Vette(s): #1-1974 L-48 4spd Cp Med Red Metallic/Black deluxe int w/AC/tilt/tele./p/w-p/b/
Am-Fm/map light National/Regional/Chapter NCRS "Top Flight"
#2-1985 Bright Red/Carmine Cp.L-98/auto
Member: NCRS, NCRS Texas, Corvette Legends of Texas
Using a liquid/paste type of "Anti-Skweek" compound on '65-'82 Corvette is not really a good idea, tho a lot of folks do it. You really don't want to "glue" the pads to the pistons in these calipers...it increases the likelihood of the pistons pumping air back into the calipers, which is a major issue to start with. It would be better to find some anti-squeal shims to use between the pads and the pistons. I'm sure one of the Corvette brake suppliers(Vette Brakes & Products or Stainless Steel Brakes) would have them, if the local parts house doesn't. I've never used them on a Corvette, so I couldn't say for sure if they work as well as they do on "normal" cars.

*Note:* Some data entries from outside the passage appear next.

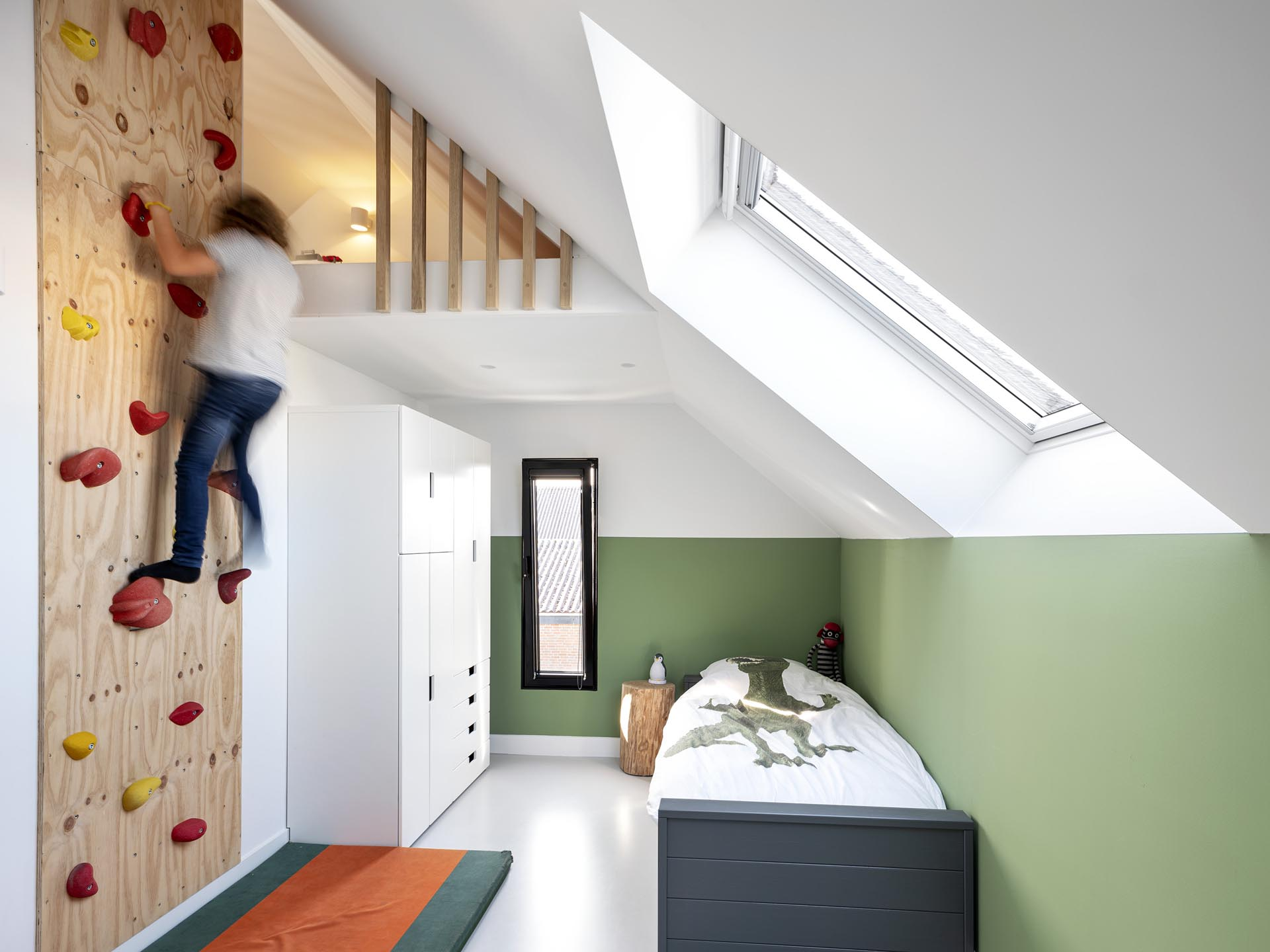 In this modern child's bedroom, there's a rock climbing wall that allows for access to a small lofted area.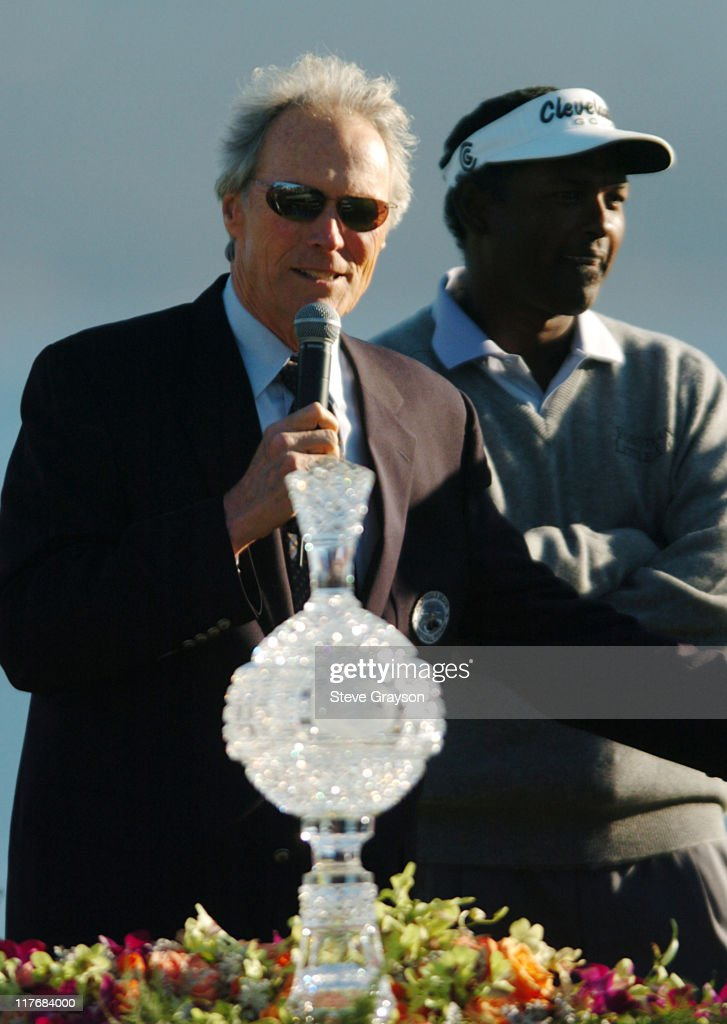 <a gi-track='captionPersonalityLinkClicked' href=/galleries/search?phrase=Clint+Eastwood&family=editorial&specificpeople=201795 ng-click='$event.stopPropagation()'>Clint Eastwood</a> presents the winners trophy to <a gi-track='captionPersonalityLinkClicked' href=/galleries/search?phrase=Vijay+Singh&family=editorial&specificpeople=179484 ng-click='$event.stopPropagation()'>Vijay Singh</a> at the final round of the PGA Tour's 2004 AT&T Pebble Beach National Pro-Am at Pebble Beach Golf Links February 8, 2004.
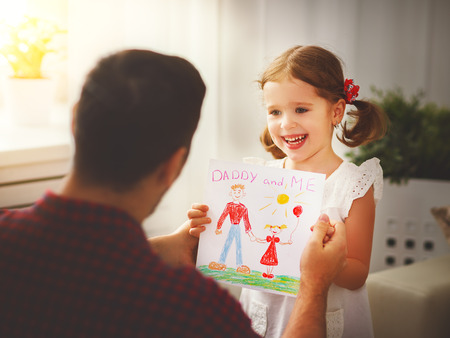 Father's day. Happy family daughter giving dad a greeting card on holidayの写真素材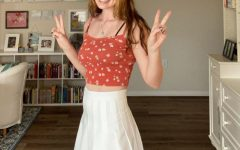 Bella smiles for the camera in a cropped patterned cami and a pleated white tennis skirt.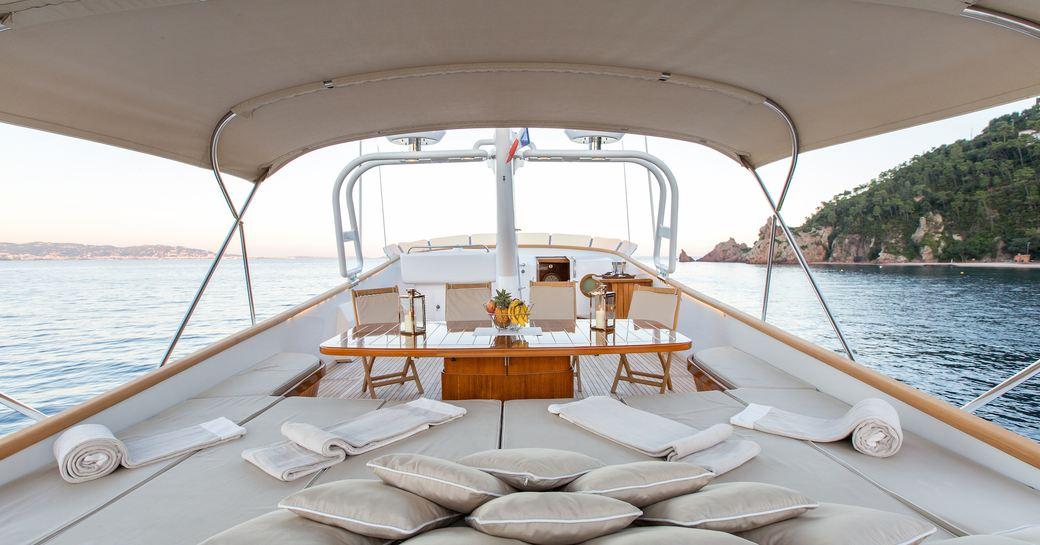 sunbathing area and alfresco dining area beyond on board motor yacht LIBERTUS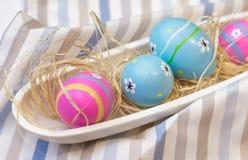 Vier Eier auf der Platte Stockfotografie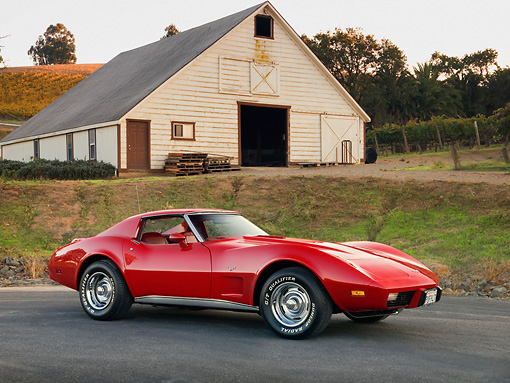 VET 05 RK0162 01 © Kimball Stock 1977 Chevrolet Corvette Coupe Red 3/4 Front View On Pavement By Barn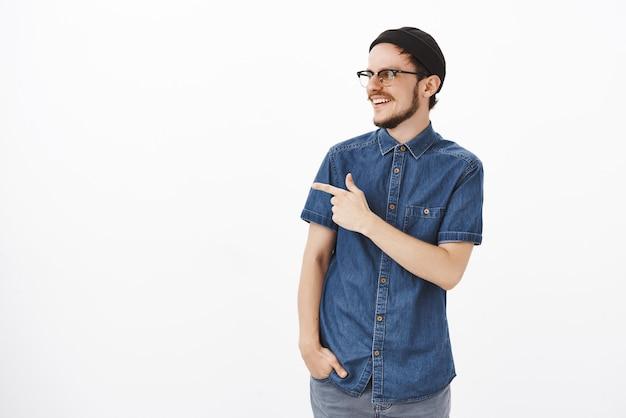 Vriendelijke en vrolijke knappe man met baard in bril en hipster zwarte muts draaien en wijzen naar links zorgeloos kijken naar man die geweldige trucs op skateboard maakt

If the pads are squealing, there is a problem with either the pad material, or the surface finish of the rotors. Were the rotors turned when the brakes were done originally? What type/compound pads are you using? Organic, semi-metallic, ceramic, etc? A brake squeal is basically just a vibration. Loose fasteners can cause it, as can pads that are loose in the caliper, or pads that have not had the proper high temp grease used on the sliding areas between the pads and the caliper guides.
IF the pads are severely glazed, you can help remedy this by removing the pads, and lightly sanding longways on them with some 80 grit paper. Another trick that I use is to cut(I use a hacksaw) angled grooves in the pads, at about a 45 degree angle, angled front to rear, and cut about 1/2 the pad thickness. About 3 grooves per pad is usually enough to accomplish the mission, which is to give the gasses created when using the brakes a place to escape, as well as giving the brake dust created a place to escape, instead of building up on the pad and rotor surfaces. You can also grind/file a small bevel on both the leading and trailing edges of the pads. Most new pads already have this feature, but not all do. This gives the pads a "soft" corner on the rotors, instead of a flat, cutting edge. hth
____________________________________ Joel Adams C3VR Lifetime Member #56 My Link
Vette(s): 1969 daytona conv. all original 350 350 380 4 sp w/air..and hard top
Yup Joel I like the cut the brake pad that works good..wanted to add that I machined the rotors on mine with a Pro Cut machine..if you didn't get them cut with the new pads this machine is really nice..it cuts them on the car and actually trues the rotor to the spindle on the rear and works just as good on the front..I use it everyday and love it..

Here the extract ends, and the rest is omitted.